Tags: China, Psychology, surveillance
After the Cold War, many in the defense community explored new ways to leverage the rapid expansion of information technology beyond traditional command, control and communications functions. Naval innovators were at the forefront of this effort. Most notably Vice Admiral Art Cebrowski proliferated the concepts of Net Centric Warfare and Admiral William Owens partnered with Harvard professor Joseph Nye to pen an influential Foreign Affairs piece on America’s information edge. Owens and Nye argued that the US military advantage in intelligence, surveillance and reconnaissance (ISR), command and control, and precision guided munitions enabled “a general ability to use deadly violence with greater speed, range and precision.” In other words, information would provide a significant advantage in conventional military operations.
At the same time, CDR Randall Bowdish focused his intellectual work on expanding the use of psychological operations in the information age. Bowdish clearly took a different approach in his research and notes, “By combining Clausewitz’s and Sun Tzu’s ideologies, we can discern a goal for information age psychological operations (PSYOP) -to compel the enemy to do our will without fighting. This goal is particularly relevant today in view of an increasing American intolerance for casualties. Information-age PSYOP, more than any other military instrument, may provide us with an increased capability to pursue our national interests without bloodshed.”
Modern western militaries have resisted Bowdish’s approach of using non-lethal force to achieve policy objectives in favor of traditional military fire power. As renowned military strategist Colin S. Gray remarked, during irregular conflicts in the future the U.S. armed forces “will need to curb their traditional, indeed cultural, love affair with firepower.” While those in the West may not have recognized the value of expanded use of information-based capabilities, others certainly have.
As explained in a 2003 Special Warfare Journal article, Chinese strategists believe that psychological warfare should be included in any long term strategy. Non-violent intimidation, media manipulation, economic sanctions, financial attacks, information isolation and network attacks are all valid tactics. Chinese psychological warfare experts advocated for a strategy to attack the enemies’ mind leaving him unable to plan and to create misperceptions that cause the enemy to not fully prepare. Future military operations should be combined with operations focused on affecting the opposing commander’s decision making process.
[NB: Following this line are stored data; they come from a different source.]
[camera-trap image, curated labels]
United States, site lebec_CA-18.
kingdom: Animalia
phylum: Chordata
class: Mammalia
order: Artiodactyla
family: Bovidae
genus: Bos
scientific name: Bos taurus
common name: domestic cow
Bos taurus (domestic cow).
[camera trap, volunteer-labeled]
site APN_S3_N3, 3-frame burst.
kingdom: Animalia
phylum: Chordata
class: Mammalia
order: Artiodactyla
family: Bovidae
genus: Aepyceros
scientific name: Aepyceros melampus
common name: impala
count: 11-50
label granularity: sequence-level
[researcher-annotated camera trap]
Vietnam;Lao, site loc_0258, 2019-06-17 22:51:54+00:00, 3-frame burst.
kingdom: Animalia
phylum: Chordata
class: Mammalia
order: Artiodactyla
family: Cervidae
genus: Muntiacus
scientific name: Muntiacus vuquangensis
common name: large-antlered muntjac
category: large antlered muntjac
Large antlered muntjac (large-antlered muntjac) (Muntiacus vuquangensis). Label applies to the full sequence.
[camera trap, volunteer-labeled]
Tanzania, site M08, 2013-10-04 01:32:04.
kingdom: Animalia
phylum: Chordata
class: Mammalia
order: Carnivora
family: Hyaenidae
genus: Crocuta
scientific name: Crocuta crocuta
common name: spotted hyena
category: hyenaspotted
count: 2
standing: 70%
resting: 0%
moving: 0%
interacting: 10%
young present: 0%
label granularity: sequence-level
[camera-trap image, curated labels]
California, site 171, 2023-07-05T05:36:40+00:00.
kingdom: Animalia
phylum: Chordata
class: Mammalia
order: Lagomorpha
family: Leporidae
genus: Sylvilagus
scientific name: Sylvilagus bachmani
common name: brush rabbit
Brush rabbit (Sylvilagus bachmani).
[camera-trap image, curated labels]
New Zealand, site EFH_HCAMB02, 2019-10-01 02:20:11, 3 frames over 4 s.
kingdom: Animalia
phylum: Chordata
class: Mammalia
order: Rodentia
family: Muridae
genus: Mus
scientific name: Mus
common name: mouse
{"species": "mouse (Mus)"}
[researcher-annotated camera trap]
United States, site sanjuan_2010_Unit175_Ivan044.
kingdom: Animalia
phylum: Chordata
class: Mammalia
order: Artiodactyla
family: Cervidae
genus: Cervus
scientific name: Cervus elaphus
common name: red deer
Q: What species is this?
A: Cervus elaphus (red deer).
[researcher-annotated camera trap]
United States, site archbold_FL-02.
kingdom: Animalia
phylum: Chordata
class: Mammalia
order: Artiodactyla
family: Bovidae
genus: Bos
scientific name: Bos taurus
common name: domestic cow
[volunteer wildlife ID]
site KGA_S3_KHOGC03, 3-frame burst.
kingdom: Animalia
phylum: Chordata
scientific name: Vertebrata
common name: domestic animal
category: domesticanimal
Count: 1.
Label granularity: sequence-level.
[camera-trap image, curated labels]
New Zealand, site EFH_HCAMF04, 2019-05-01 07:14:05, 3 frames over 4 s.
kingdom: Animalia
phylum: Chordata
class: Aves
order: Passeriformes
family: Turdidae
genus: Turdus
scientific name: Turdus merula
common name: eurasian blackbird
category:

The Chinese thinking on psychological operations continues to advance and expand. In a recent backgrounder, Dean Cheng notes, “Successful coercive psychological warfare is the realization of ends for which one is prepared to go to war without having to take that final step and engage in active, kinetic, destructive warfare. From the Chinese perspective, given the destructiveness of nuclear weapons and even conventional forces, there is also significant incentive to develop coercive psychological approaches in order to achieve strategic ends without having to resort to the use of force.”
As witnessed in the Vietnam War, sophisticated adversaries will attempt to turn American public opinion against its military efforts. Moscow and Hanoi certainly attempted to leverage American anti-war and counterculture inertia to their advantage. As Giap noted after the war, “Do not forget that the war was brought into the living rooms of the American people… the war was fought on many fronts. At that time the most important was American public opinion.”
Should tensions escalate with China, the American public will be vulnerable. The growing schism between the institutions of internal power (Government, media, police, religious institutions, etc) and the American citizenry is expanding rapidly. This creates an excellent opportunity for any skilled psyops practitioner to hammer a wedge between the government and its people and to mobilize forces to undermine government strategy. This problem is further exacerbated by what former national security advisor Zbigniew Brzezinski refers to as a highly ignorant American public. The majority of Americans is simply not well informed on geopolitics and is easily influenced by misinformation.
Is it possible to defend a nation against widespread psychological operations? The Chinese believe so. Cheng describes one of five broad tasks:
Implementing Psychological Defenses. Since psychological warfare can have such far-reaching impacts, in the Chinese view, it is assumed that an opponent will mount psychological attacks. Consequently, in addition to negating or neutralizing such attacks, it is necessary to expose them, both to defeat them and to demoralize an opponent by demonstrating the ineffectiveness of his efforts. Thus, not only must there be counter-propaganda activities, but one must also publicize enemy machinations and techniques, thereby exposing and highlighting their futility.
Considering the internal dynamics of the United States, could the US mount an effective defense against an adversary’s psychological operations? The cornerstone of such a defense is trust. Given the partisan gridlock in Congress and the scandals within the executive branch, the sense of trust in government may be eroding.
In the end, the burden of such a defense may fall on the US military. While this is not an optimal solution, the US military still maintains a high degree of public confidence compared to other institutions. Coincidently (or not) Congress recently lifted the ban on using propaganda on Americans. What role, if any, does the Smith-Mundt Modernization Act of 2012, which passed as part of the 2013 National Defense Authorization Act, play in preparing for this national security dilemma?